WITH Statement (newer form of anonymous relations)

  • Postgresql implements the WITH statement, part of SQL standard. In its simplest form, WITH acts like anonymous relations. But in reality it can do a lot more.

  • The following is the identical query from above written using WITH clause:

    WITH f2class AS (
         SELECT
             instructor_id AS id
             , count(*) as numclasses
         FROM
             classes
         GROUP BY
             instructor_id
         HAVING
             count(DISTINCT year) >= 2
         )
    SELECT
       f.id
       , f.name
       , f2class.numclasses
       , count(*) as numstudents
    FROM
       classes c
       , transcript t
       , faculty f
       , f2class
    WHERE
       f2class.id = c.instructor_id
       and t.course_id = c.course_id
       and t.semester = c.semester
       and t.year = c.year
       and t.section = c.section
       and f.id = c.instructor_id
    GROUP BY
       f.id
       , f.name
       , f2class.numclasses;
    
  • However, anonymous relations can only be used in FROM while relations generated using WITH can be used in any SQL statement.

    WITH fsummary AS (
         SELECT
             student_id
             , count(*) as numcourses
         FROM
             transcript t
         WHERE
             grade <> 'I'
         GROUP BY
             student_id
         ),
         advanced_students AS (SELECT
              s.id
              , s.name
              , major
         FROM
              fsummary f
              , students s
         WHERE
              s.id = f.student_id
              AND f.numcourses > 2
         )
     SELECT DISTINCT
         M.name
     FROM
         majors M
     WHERE M.abrv in (select major from advanced_students);
    
  • Note that you are doing two things above that you cannot do in anonymous relations: advanced_students referring to the relation fsummary just defined above and the query refers to the defined relation advanced_relations in the WHERE statement, while this cannot be done in anonymous relations.

  • While WITH statement is quite powerful as a construct, be very careful to use it only if is helps you write a query that is cumbersome to write using regular SQL. The above query can be easily written with a simple block of SQL:

    SELECT DISTINCT
        m.name
    FROM
        transcript t
        , students s
        , majors m
    WHERE
        s.id = t.student_id
        AND t.grade <> 'I'
        AND m.abrv = s.major
    GROUP BY
        s.id
        , m.name
    HAVING count(*) > 2;
    
  • We will reexamine WITH when we look at advanced SQL features.

Summary

  • Most queries that use IN or EXISTS can be rewritten using simple joins.
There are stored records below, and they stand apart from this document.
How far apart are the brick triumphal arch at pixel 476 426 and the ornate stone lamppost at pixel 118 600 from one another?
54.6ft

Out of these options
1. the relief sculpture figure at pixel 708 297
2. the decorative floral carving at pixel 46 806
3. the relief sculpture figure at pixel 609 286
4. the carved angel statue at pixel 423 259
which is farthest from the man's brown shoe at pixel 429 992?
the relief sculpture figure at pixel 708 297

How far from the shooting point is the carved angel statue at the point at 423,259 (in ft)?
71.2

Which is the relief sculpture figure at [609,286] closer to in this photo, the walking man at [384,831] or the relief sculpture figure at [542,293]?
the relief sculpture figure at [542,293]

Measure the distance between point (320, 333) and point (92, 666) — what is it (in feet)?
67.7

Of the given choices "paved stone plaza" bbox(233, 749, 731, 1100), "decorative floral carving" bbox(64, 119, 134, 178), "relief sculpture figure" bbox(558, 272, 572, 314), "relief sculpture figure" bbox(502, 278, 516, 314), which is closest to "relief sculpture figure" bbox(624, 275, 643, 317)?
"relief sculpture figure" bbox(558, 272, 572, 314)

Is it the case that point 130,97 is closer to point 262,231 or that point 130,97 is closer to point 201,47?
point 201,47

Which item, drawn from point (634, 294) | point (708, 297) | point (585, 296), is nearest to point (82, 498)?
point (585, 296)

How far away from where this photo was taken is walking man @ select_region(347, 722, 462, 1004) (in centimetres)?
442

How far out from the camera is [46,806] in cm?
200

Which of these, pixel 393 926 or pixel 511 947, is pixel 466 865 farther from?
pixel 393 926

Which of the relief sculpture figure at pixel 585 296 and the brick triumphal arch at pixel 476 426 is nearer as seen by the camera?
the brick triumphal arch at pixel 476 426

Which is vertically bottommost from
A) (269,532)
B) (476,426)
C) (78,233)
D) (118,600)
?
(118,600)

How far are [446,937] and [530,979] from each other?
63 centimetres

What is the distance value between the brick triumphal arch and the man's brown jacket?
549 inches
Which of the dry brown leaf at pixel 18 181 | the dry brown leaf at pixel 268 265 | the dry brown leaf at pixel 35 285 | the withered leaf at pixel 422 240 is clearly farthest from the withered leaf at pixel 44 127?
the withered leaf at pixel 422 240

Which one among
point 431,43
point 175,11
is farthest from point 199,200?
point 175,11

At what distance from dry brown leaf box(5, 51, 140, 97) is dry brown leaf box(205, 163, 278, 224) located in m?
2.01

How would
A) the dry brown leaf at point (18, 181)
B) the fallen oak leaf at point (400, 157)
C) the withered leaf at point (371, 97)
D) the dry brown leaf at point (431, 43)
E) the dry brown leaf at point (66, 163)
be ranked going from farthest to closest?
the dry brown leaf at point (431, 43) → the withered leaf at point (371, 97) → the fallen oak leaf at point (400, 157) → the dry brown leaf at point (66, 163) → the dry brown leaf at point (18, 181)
Joins are much easier to optimize.

  • Set subtraction usually can be expressed using NOT IN or NOT EXISTS.

  • Using anonymous relations in the from clause may cause the optimizer to miss some optimizations. Simpler the query, the better it is.

  • There is a subtle difference on the syntax of the two statements:

    Attribute NOT IN (select statement)
    NOT EXISTS (select statement)
    
  • For all queries usually require two NOT EXISTS.

  • SQL aggregates and outer joins are powerful constructs for formulating complex queries, even those involving some sort of negation.